Fotocredit: via Flickr von Lutz536
Nächste Woche findet in Leipzig wieder die alljährliche Buchmesse statt. Immer noch bin ich hin- und hergerissen, ob ich fahre oder nicht. Leider tendiere ich immer mehr dazu, dieses Jahr wieder nicht zu fahren. Andererseits denke ich mir, wenn Du jetzt nicht fährst, wann dann? Wann wirst Du Deine Geburtstadt dieses Jahr wieder besuchen? Wann willst Du dann einen Abstecher nach Delitzsch in Deine Heimat machen? Bis zum 01.08. ist es auch schon nicht mehr so lange.
Warum der 01.08.? Nun ja, am 01.08. vor 20 Jahren starb mein Vati und meine Mutti will das Grab nicht verlängern - mir läuft also die Zeit davon, noch einmal Abschied zu nehmen. Ich verstehe meine Mutti da sehr gut. Sie wohnt seit nun 10 Jahren in Hamburg, lebt ein neues Leben mit einem anderen Mann. Meine Oma und meine Tante sind beide über 80 Jahre alt und keiner kann sich unter aller Voraussicht die nächsten 20 Jahre darum kümmern. Im Gegensatz zu anderen ist es bei uns nicht üblich, irgendwelche Grabpfleger unsere Familiengräber anzuvertrauen. Das ist immer noch in liebevoller Familienhand. So hab ich es kennengelernt und darum werde ich es auch nie verstehen, warum man, wenn man in der gleichen Stadt lebt, sich nicht um ein Grab kümmern kann.

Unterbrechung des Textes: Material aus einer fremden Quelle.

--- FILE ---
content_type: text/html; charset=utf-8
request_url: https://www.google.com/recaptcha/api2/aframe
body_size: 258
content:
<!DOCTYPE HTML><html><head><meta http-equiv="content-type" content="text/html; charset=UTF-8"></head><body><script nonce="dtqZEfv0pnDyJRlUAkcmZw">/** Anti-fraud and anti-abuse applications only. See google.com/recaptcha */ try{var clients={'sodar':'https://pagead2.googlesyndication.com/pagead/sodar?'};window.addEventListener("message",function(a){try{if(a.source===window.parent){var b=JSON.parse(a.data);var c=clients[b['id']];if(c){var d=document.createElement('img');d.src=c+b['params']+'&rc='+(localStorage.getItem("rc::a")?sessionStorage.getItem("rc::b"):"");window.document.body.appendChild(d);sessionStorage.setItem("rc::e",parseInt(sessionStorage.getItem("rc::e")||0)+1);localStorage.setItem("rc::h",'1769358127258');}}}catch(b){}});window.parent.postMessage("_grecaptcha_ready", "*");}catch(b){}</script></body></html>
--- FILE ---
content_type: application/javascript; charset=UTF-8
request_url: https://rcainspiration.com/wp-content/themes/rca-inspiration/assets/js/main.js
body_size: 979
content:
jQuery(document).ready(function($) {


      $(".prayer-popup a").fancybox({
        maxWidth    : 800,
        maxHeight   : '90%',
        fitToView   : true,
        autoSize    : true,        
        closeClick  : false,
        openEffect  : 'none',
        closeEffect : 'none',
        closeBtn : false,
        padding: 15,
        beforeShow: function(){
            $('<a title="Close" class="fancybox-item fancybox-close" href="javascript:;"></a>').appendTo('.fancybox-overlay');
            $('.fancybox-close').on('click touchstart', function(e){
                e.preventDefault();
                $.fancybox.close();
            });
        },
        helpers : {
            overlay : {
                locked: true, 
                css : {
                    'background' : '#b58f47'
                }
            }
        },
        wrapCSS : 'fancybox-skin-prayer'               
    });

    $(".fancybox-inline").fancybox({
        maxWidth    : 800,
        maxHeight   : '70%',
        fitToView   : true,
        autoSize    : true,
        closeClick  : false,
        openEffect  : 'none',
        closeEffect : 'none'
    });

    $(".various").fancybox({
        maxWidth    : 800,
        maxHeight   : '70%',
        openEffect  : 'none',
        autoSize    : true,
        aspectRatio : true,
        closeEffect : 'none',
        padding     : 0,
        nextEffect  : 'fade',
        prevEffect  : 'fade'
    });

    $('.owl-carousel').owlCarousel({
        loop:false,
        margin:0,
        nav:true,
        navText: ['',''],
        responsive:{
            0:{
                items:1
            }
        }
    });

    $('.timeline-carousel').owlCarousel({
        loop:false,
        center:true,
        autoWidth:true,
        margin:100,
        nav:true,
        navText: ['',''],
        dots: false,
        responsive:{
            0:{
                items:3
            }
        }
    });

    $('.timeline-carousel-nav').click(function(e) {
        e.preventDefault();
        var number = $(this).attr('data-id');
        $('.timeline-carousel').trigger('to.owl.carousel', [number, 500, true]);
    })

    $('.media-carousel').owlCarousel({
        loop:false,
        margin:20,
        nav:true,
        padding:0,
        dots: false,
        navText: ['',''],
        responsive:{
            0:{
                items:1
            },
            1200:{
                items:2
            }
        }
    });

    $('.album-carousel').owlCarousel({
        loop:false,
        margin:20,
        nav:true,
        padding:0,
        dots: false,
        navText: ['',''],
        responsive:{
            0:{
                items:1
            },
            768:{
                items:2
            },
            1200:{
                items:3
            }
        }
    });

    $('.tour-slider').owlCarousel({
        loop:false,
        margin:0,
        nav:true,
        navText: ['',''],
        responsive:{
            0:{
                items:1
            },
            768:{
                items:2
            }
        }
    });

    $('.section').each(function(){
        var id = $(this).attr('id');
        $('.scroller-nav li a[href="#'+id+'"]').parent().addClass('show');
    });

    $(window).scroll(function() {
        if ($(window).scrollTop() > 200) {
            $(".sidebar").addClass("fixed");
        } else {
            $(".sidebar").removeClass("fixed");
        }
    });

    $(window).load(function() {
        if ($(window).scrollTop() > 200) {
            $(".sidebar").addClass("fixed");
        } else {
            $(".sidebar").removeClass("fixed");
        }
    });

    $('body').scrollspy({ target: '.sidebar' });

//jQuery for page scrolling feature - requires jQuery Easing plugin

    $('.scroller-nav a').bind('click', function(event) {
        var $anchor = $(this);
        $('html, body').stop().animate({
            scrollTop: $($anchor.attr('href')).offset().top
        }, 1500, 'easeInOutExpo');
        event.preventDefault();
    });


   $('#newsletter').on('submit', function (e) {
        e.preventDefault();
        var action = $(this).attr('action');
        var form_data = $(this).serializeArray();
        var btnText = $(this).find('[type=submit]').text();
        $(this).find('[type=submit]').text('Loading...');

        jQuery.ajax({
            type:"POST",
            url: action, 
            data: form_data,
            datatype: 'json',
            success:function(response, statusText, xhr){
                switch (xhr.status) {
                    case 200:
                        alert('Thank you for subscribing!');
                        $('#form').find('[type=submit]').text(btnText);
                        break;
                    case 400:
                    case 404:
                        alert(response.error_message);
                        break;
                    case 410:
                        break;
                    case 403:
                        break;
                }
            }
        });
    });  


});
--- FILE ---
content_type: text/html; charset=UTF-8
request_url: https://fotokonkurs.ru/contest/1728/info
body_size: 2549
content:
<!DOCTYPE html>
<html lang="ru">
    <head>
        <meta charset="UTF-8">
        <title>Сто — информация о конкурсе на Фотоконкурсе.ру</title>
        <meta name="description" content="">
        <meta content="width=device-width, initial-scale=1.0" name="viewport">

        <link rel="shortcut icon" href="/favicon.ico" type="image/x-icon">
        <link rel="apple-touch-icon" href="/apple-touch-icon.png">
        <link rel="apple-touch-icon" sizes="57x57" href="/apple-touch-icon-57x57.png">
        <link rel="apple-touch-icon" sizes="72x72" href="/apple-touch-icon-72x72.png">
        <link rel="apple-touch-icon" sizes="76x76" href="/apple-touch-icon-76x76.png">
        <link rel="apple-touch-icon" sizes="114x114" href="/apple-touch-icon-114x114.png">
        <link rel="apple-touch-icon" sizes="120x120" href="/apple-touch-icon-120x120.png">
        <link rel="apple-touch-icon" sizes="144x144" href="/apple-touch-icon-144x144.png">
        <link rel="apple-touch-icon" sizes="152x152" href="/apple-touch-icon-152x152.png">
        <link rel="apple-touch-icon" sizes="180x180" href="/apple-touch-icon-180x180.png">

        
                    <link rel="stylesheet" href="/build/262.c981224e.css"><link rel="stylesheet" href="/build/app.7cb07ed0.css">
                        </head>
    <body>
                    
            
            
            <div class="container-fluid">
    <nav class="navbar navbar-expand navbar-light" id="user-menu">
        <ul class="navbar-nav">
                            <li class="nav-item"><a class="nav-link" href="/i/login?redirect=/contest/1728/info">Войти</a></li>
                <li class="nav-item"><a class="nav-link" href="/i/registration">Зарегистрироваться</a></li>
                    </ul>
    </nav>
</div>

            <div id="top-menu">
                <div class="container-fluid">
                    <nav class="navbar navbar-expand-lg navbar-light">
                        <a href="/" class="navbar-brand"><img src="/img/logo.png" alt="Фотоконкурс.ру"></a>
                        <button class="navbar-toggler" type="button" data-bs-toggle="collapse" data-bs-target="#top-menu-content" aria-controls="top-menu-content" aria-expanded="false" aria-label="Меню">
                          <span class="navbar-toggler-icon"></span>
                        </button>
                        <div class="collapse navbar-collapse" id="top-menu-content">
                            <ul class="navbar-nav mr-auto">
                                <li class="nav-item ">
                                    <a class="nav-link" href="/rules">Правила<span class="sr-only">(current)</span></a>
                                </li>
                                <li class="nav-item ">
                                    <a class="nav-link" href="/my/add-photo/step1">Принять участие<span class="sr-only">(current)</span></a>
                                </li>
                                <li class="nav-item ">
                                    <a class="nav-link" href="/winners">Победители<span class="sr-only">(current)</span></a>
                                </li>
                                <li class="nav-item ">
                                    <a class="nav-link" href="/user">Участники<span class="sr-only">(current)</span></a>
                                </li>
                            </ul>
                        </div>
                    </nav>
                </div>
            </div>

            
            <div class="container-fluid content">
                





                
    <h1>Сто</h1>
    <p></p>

Nun gut, also nur noch bis August Zeit, trotzdem sträubt sich da irgend etwas in mir. Vielleicht will ich es nicht realisieren, dass es schon 20 Jahre sind. Die Zeit, die vergangen ist, ist viel zu schnell vergangen. Der Schmerz ist immer noch da, auch wenn die Trauer wich. Der Verlust eines Menschen, an den ich nur noch ein paar fixe Erinnerungen habe, der aber ein Fixpunkt in meinem Leben war, immer noch nicht verwunden.
Für mich kam es unerwartet, dass mein Vati starb. Von einem Tag auf den anderen - dabei waren alle Anzeichen klar zu erkennen, wenn man so im Nachhinein auf die Situation blickt. Doch als Kind sieht man solche Dinge nicht und das ist auch gut so. Mein Vati war ständig in Krankenhäusern und auf Kuren - und das mit Mitte Ende 40. Postkarten über Postkarten habe ich geschrieben bekommen, vielleicht ein Grund, warum ich Postkarten immer noch sammle und aufhebe. Mein Vati war schwer krank, herzkrank. Seinen dritter Hinterwandherzinfarkt sollte er leider nicht überleben. Hinterwandherzinfarkte sind tückisch, auf EKG nur für ausgemachte Kardiologie-Experten zu sehen. Er war 51, als er aus dem Leben schied - ich war 11. Es traf mich hart, aber einen Satz werde ich nie vergessen, der mich hätte warnen können. Begeistert war ich vom Jahr 2000 und erzählte in meiner euphorischen Art, wie toll es sein wird, das Millenium zu erleben und mein Vati meinte nur, dass er es wohl nicht erleben wird. Er wusste, dass ihm die Zeit weg lief und ich ignorierte es. Als Kind macht man sich darüber auch keine Gedanken. Da ist das schön, dass der eigenen Vater zu Hause ist - und es macht sich nicht die Spur einer Sorge breit, dass der eigene Vater mit 50 Invalidenrentner ist. Man findet das toll, mit der Bezugsperson, die einem so viel beibrachte, zu Hause ist, wenn man aus der Schule kommt.
Dies alles hat nicht viel mit der Buchmesse zu tun, aber der Umstand, dass diese Buchmesse vor den Toren der eigenen Kindheit stattfindet, wirft mich trotzdem einer inneren Zerrissenheit zum Fraß vor. Ich weiß noch nicht, wie ich mich entscheiden werde. Es ist ja auch so, dass Bücher nicht gerade zum Kerngebiet meiner Arbeit gehört und ich mir Urlaub nehmen muss und das alles wieder ein tieferes Loch in meine Finanzen reißen wird - auch wenn mir eine Couch im Herzen von Leipzig reserviert ist.